Uma das pacientes prejudicadas pela paralisação, a técnica em enfermagem Anna Nery Vitorino de Araújo, 41 anos, que desde o ano passado luta contra um câncer de mama, conta que precisou voltar a fazer quimioterapia por conta do atraso na realização de sua cirurgia.
“Meu tumor, que já era avançado, cresceu ainda mais. Agora precisei voltar para a quimioterapia e não sei quando poderei ser cirurgiada. Eles não poderiam ter se dado ao luxo de me fazerem esperar. Muitas cirurgias de urgência foram desmarcadas, inclusive a minha, que não era eletiva”, explicou a funcionária pública, que já passou por oito sessões de quimioterapia e, agora, com o diagnóstico de aumento do tumor, segue sem nenhuma previsão de quando poderá se submeter a cirurgia.
Já o advogado Floriano Brito Júnior, que representa os médicos do Hospital da Fundação Assistencial da Paraíba, reafirmou que todos os casos emergenciais foram resolvidos e que somente as cirurgias eletivas foram deixadas para a semana seguinte. Segundo ele, a paralisação foi realizada por 22 médicos, entre os dias 1 e 5 de setembro, para cobrar reajuste na tabela dos procedimentos pagos pelo SUS, melhorias nas condições físicas do setor oncológico, aquisição de um novo tomógrafo, além do pagamento das glosas, que correspondem ao não repasse dos valores referentes aos atendimentos realizados por profissionais médicos. Até agora, segundo o advogado, nenhuma solicitação foi atendida.
O que diz a FAP
Sobre as cirurgias, o presidente da FAP, Hélder Macedo, disse que a instituição não é responsável pela agenda dos médicos. “O fato de os procedimentos não estarem sendo conduzidos dentro da normalidade é decorrente da falta de estímulo dos profissionais, que não estão encorajados a marcarem novas cirurgias em virtude da falta de recursos, já que toda a verba disponibilizada para o setor oncológico neste ano já foi utilizada”, esclareceu.

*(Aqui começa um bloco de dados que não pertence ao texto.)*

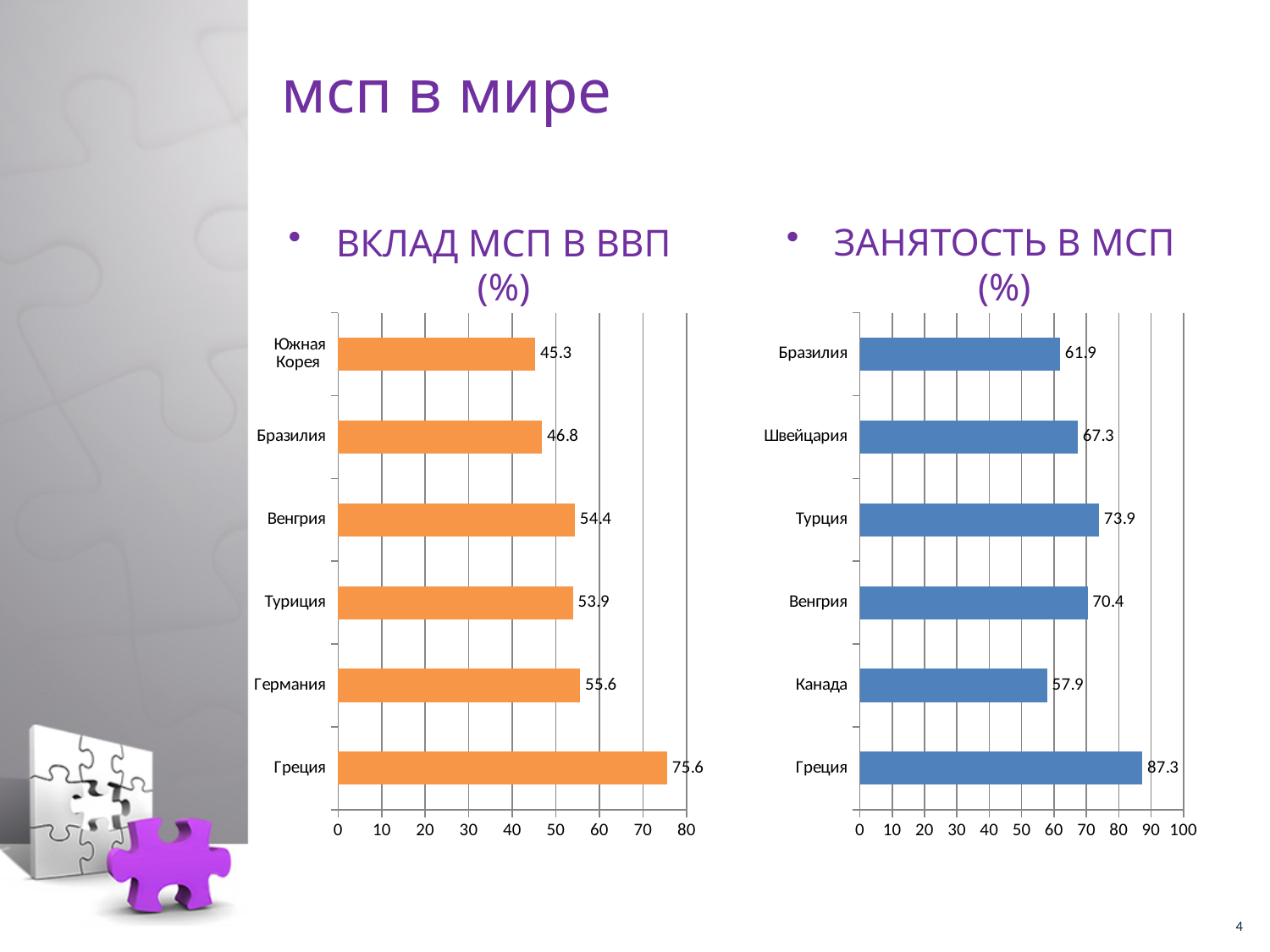
In the chart titled "ВКЛАД МСП В ВВП (%)", what is the value for Южная Корея? 45.3 In the chart titled "ВКЛАД МСП В ВВП (%)", how many countries are shown? 6 In the chart titled "ЗАНЯТОСТЬ В МСП (%)", which is larger, the value for Швейцария or the value for Бразилия? Швейцария In the chart titled "ЗАНЯТОСТЬ В МСП (%)", what is the difference between the values for Греция and Канада? 29.4 In the chart titled "ЗАНЯТОСТЬ В МСП (%)", what is the value for Турция? 73.9 What kind of chart is the chart titled "ЗАНЯТОСТЬ В МСП (%)"? bar chart What colour are the bars in the chart titled "ВКЛАД МСП В ВВП (%)"? orange In the chart titled "ВКЛАД МСП В ВВП (%)", what is the value for Греция? 75.6 In the chart titled "ЗАНЯТОСТЬ В МСП (%)", which country has the highest value? Греция In the chart titled "ЗАНЯТОСТЬ В МСП (%)", which country has the lowest value? Канада In the chart titled "ВКЛАД МСП В ВВП (%)", what is the difference between the values for Германия and Бразилия? 8.8 In the chart titled "ВКЛАД МСП В ВВП (%)", which country has the lowest value? Южная Корея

A respeito das reivindicações dos médicos, o presidente informou que só o Ministério da Saúde pode aumentar o valor do teto dos serviços realizados pelo hospital, e que este ainda não se manifestou em relação ao problema.
Enquanto isso, os usuários do setor de Oncologia que fazem tratamento na FAP continuam esperando uma resposta do Ministério da Saúde e um encaminhamento para seus casos.
“Não sei mais o que fazer. Estão querendo me transferir para o Hospital Laureano, em João Pessoa. Meu problema só se complica. Não tenho condições financeiras de arcar com os custos do tratamento. É tudo muito caro e o tempo é cada vez mais curto. Não é justo que em decorrência dos problemas da FAP eu pague com a vida”, desabafou Anna.